**EXCERTO FORNECIDO**.
AFC: Para chegarmos ao final de uma corrida de Fórmula E não podemos ir sempre a fundo. Temos uma corrida de cerca 45 a 55 minutos e temos dois carros para utilizar nessa corrida. A forma mais rápida seria dividir a corrida a meio, mas nem sempre é assim e entra em jogo alguma estratégia. Basicamente para chegar ao final da corrida, como não posso ir a fundo, faço “lift & coast” antes de cada travagem. Ou seja, levanto o pé do acelerador (o “lift”) e de seguida o carro anda um pouco sem resistência, sem travar, simplesmente a rolar, ou seja, está em “coast”. Há várias estratégias de “lift & coast”. É aí que as estratégias das equipas, graças ao software de management de energia, podem fazer a diferença. Basicamente o “lift & cost” é isso: levantar o pé antes da travagem e esses 50, 60, 70, 80 metros que fazemos sem recorrer ao acelerador, no fim de meia hora fazem uma grande diferença na energia que poupámos para chegar ao final da corrida.
Quem foi a pessoa que te influenciou a seguir a carreira de piloto?
AFC: Foram as pessoas: os meus dois irmãos mais velhos Duarte e João. Eles já corriam e quando era miúdo ia ver as corridas deles. Se calhar foi aí que ganhei o “bichinho”. Mais do que isso, ajudaram-me muito. Depois houve o Michael Schumacher e Ayrton Senna. Era ainda muito miúdo. Depois, mais à frente, quando estive muito envolvido com a Fórmula 1 aprendi imenso com o Sebastian Vettel. A maneira como trabalho, hoje em dia, foi muito influenciada por ele.

**REGISTOS**.
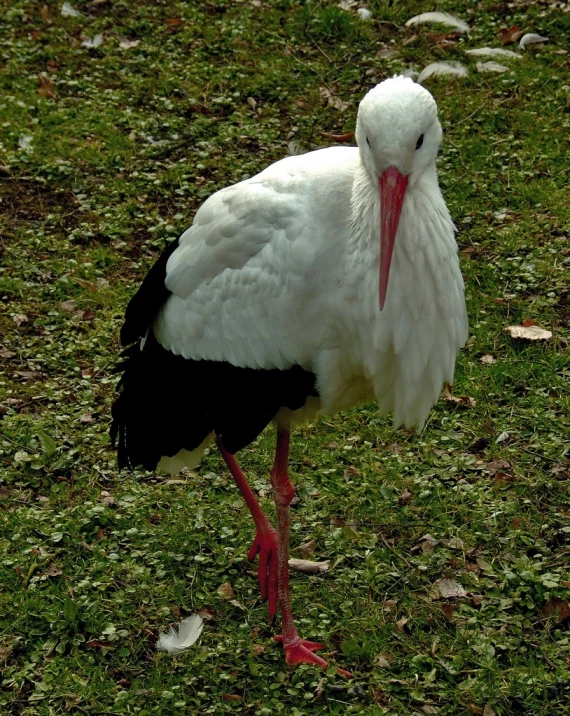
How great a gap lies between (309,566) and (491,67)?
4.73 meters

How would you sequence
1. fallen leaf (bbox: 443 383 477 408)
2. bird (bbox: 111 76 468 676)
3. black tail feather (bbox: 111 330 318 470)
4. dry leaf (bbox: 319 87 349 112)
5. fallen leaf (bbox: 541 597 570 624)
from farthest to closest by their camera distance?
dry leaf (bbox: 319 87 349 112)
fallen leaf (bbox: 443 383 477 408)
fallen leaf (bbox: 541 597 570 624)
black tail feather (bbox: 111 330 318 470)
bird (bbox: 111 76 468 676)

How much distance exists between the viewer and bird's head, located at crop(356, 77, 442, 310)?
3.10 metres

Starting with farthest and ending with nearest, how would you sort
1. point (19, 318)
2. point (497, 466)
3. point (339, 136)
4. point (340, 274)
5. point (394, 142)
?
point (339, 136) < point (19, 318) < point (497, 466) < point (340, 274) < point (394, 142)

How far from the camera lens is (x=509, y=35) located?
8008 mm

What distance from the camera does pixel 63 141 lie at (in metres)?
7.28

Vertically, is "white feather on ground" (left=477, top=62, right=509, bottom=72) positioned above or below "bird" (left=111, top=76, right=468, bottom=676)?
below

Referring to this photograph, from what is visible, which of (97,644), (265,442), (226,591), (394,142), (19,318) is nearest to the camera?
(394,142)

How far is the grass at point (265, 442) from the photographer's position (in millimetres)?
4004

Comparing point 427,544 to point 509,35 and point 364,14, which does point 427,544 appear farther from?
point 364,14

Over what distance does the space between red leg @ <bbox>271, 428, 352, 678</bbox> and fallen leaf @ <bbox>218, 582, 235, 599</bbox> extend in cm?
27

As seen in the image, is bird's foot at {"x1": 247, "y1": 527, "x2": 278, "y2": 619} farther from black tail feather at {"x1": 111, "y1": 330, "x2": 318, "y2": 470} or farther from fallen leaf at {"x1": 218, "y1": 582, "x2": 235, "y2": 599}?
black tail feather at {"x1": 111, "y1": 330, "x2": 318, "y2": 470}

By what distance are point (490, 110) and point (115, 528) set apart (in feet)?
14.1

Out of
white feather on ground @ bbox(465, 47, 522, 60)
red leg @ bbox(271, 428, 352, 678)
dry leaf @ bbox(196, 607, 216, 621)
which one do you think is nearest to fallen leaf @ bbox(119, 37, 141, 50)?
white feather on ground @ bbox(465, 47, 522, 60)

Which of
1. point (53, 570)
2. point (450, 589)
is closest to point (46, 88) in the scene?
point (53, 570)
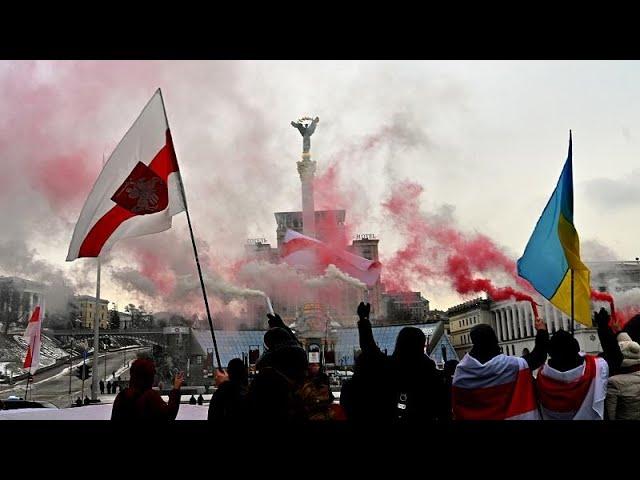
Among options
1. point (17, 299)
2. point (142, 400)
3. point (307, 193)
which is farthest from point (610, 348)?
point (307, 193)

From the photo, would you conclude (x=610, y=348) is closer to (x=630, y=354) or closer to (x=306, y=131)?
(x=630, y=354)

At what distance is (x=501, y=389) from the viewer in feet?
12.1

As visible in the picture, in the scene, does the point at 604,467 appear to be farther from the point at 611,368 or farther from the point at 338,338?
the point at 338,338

**DESCRIÇÃO DA TAREFA**.
Volta a escrever, na íntegra e sem qualquer alteração, o excerto da entrevista sobre Fórmula E apresentado acima.

**RESULTADO DO EXERCÍCIO**.
AFC: Para chegarmos ao final de uma corrida de Fórmula E não podemos ir sempre a fundo. Temos uma corrida de cerca 45 a 55 minutos e temos dois carros para utilizar nessa corrida. A forma mais rápida seria dividir a corrida a meio, mas nem sempre é assim e entra em jogo alguma estratégia. Basicamente para chegar ao final da corrida, como não posso ir a fundo, faço “lift & coast” antes de cada travagem. Ou seja, levanto o pé do acelerador (o “lift”) e de seguida o carro anda um pouco sem resistência, sem travar, simplesmente a rolar, ou seja, está em “coast”. Há várias estratégias de “lift & coast”. É aí que as estratégias das equipas, graças ao software de management de energia, podem fazer a diferença. Basicamente o “lift & cost” é isso: levantar o pé antes da travagem e esses 50, 60, 70, 80 metros que fazemos sem recorrer ao acelerador, no fim de meia hora fazem uma grande diferença na energia que poupámos para chegar ao final da corrida.
Quem foi a pessoa que te influenciou a seguir a carreira de piloto?
AFC: Foram as pessoas: os meus dois irmãos mais velhos Duarte e João. Eles já corriam e quando era miúdo ia ver as corridas deles. Se calhar foi aí que ganhei o “bichinho”. Mais do que isso, ajudaram-me muito. Depois houve o Michael Schumacher e Ayrton Senna. Era ainda muito miúdo. Depois, mais à frente, quando estive muito envolvido com a Fórmula 1 aprendi imenso com o Sebastian Vettel. A maneira como trabalho, hoje em dia, foi muito influenciada por ele.